**SET PROBLEM 1:** Reproduce word for word the part of the thread on heaps and Haskell from "In Java, if" up to and including "a mutable array.)".
**SET PROBLEM 2:** According to the thread on heaps and Haskell, what do you get in Java when you ask for an array of Pixel objects?
**SET PROBLEM 3:** Continue the thread on heaps and Haskell from where it stops.

Presumably the root is only the median if the tree is *perfectly* balanced?
At any rate, I guess you can include direct pointers to any elements
likely to be of interest. The question then becomes "how fast is it to
keep those pointers up to date?" At least in the case of min/max, if you
delete the present minimum, or insert a new, lower one, it should be
quite efficient to update the pointers.
>> So if you're doing something like implementing a priority queue or
>> similar, a heap looks like being a better choice than a BST.
>
> A heap is at least much *simpler* to implement (and requires less
> ancillary data) than a balanced binary search tree.
I guess that's one of the reasons I ended up playing with it. It's a
nice simple algorithm that works well, which is kinda cool.
> However, the fact
> that you can construct a heap on an array without any ancillary data
> whatsoever is still, IMO, by far its biggest advantage as a data structure
> in such a case (ie. a priority queue). You lose much of that efficiency
> if you allocate all the nodes separately.
True enough I guess.
> I assume that means that Haskell doesn't handle objects (if it even has
> such a concept) by value, only by reference (which, in fact, isn't very
> surprising to me).
Haskell defaults to handling everything by reference, yes. There are a
couple of reasons for that.
In Java, if you ask for an array of Pixel objects (i.e., "Pixel[]"),
what you get is an array of *pointers* to Pixel objects. Similarly, in
Haskell if you ask for an array of Pixel values, you get an array of
pointers. (This is regardless of whether you ask for an immutable array
or a mutable array.)
Reason #1: All pointers have the same structure, which means that the
person writing the array implementation code only needs to handle one
case - pointers.

**RECORDS SHOWN:**
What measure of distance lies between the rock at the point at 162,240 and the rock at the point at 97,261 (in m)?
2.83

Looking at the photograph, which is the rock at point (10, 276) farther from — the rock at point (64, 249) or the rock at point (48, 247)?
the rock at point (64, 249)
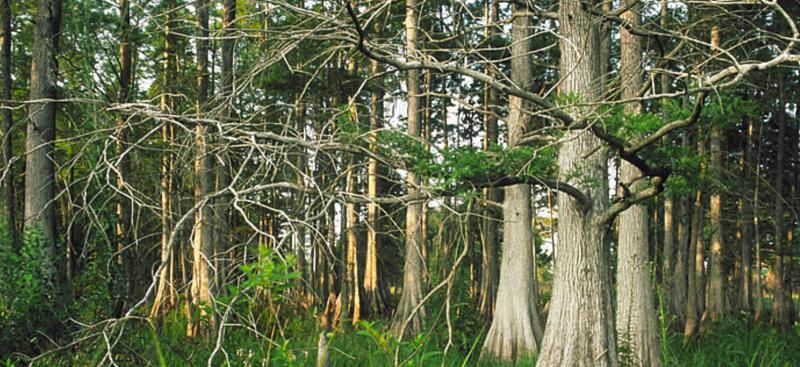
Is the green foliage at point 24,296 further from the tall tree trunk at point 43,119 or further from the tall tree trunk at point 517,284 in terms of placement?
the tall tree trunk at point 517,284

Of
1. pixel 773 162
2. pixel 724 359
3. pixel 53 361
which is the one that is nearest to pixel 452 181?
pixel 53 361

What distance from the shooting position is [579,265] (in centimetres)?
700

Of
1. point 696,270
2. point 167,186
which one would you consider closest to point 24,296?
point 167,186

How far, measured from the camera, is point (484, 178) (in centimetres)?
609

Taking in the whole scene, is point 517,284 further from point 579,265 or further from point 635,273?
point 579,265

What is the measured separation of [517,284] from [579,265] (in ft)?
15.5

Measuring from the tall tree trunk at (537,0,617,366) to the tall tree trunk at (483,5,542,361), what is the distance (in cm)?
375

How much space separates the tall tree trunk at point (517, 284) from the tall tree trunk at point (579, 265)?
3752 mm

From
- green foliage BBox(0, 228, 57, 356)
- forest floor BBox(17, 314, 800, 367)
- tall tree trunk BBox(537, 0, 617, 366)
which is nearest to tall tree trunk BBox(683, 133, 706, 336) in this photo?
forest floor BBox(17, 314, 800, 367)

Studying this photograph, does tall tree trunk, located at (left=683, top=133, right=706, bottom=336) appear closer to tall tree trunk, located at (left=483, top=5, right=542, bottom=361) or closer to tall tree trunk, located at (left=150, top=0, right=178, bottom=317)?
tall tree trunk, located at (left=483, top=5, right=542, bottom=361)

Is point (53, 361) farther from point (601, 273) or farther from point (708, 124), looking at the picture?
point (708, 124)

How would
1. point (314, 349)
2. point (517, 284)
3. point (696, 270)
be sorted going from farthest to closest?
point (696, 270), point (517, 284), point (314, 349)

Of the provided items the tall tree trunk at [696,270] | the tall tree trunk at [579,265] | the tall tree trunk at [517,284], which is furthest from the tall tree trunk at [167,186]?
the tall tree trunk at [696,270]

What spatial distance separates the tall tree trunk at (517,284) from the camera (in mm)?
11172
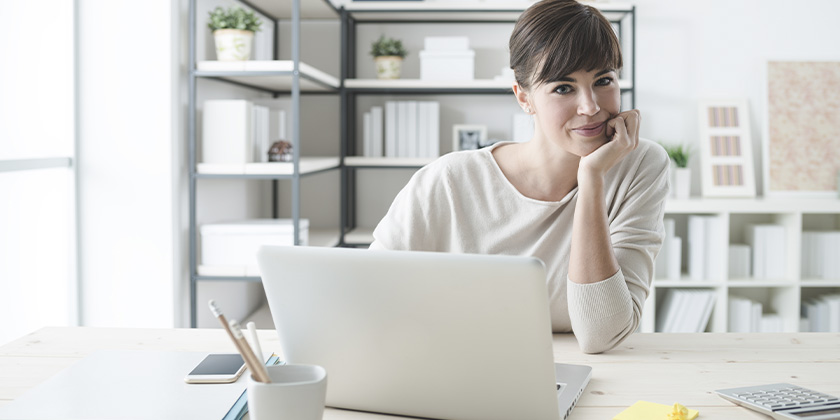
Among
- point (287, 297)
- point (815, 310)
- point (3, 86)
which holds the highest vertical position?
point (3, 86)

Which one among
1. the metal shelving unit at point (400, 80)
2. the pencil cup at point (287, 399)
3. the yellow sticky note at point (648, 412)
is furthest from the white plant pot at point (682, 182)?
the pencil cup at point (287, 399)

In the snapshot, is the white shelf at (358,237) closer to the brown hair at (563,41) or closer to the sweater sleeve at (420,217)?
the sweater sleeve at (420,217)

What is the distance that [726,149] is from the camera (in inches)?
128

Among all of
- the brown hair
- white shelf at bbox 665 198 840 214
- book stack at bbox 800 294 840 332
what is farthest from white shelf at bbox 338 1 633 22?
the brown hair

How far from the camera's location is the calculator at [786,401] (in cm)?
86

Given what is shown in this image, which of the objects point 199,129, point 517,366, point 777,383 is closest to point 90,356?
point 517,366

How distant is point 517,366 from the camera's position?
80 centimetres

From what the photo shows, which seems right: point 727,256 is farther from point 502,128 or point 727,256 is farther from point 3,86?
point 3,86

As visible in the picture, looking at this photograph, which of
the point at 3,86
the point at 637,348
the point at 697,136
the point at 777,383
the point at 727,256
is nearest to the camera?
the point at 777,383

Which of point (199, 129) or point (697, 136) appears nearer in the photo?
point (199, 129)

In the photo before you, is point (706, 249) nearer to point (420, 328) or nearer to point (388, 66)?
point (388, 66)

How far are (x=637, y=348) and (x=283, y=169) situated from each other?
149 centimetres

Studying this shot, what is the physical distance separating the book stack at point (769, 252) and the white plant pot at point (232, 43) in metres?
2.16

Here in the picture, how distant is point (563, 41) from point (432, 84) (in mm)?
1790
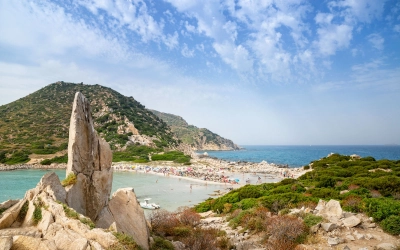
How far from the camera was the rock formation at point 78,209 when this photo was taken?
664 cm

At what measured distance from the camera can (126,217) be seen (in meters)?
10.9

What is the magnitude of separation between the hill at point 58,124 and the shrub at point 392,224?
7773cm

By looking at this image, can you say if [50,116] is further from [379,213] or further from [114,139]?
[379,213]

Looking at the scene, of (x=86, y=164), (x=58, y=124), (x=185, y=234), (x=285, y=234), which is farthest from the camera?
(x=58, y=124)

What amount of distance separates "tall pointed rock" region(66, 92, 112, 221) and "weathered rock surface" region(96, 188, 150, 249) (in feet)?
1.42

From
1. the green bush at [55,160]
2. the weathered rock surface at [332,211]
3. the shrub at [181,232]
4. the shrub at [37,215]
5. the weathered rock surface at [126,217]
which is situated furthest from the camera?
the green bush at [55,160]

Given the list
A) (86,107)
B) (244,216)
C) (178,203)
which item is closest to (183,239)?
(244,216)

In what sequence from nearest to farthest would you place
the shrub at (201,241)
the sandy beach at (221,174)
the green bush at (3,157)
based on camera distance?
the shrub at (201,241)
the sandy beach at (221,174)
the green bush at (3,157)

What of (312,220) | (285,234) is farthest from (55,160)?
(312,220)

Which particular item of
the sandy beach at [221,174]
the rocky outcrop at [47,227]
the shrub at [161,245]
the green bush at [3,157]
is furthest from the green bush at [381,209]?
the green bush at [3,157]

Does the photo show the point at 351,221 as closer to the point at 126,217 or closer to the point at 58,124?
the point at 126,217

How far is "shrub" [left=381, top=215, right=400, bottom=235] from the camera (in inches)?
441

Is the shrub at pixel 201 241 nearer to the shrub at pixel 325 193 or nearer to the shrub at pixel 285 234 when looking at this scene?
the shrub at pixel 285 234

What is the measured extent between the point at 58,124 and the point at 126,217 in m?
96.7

**FINAL ANSWER 1:**
In Java, if you ask for an array of Pixel objects (i.e., "Pixel[]"),
what you get is an array of *pointers* to Pixel objects. Similarly, in
Haskell if you ask for an array of Pixel values, you get an array of
pointers. (This is regardless of whether you ask for an immutable array
or a mutable array.)

**FINAL ANSWER 2:** An array of pointers to Pixel objects.

**FINAL ANSWER 3:**
Reason #2: Each "Pixel value" could in fact be an unevaluated
*expression* which will yield a Pixel value when actually evaluated. You
cannot store an expression in 24 bits of storage. It's impossible.
Of course, in Java you could ask for a byte[] instead of a Pixel[]. Then
you get an array of actual bytes. But now *you* must write the
boilerplate code for writing a Pixel into the appropriate place in a
byte[], and reading it back out again.
You can do a similar thing in Haskell. And it's similarly tedious.
Haskell adds some innovations that make it easier for *the client* of
this code, but it's still quite tedious to write the code in the first
place.
To use the Haskell jargon, most types are "boxed" (i.e., they are
pointers to "boxes" on the heap). Haskell (or rather, GHC) also has
support for "unboxed" types. (Things like integers, characters, etc.,
which really are just plain binary.) The unboxed types are necessarily
"unlifted" (i.e., they cannot represent unevaluated expressions, only
evaluated answers).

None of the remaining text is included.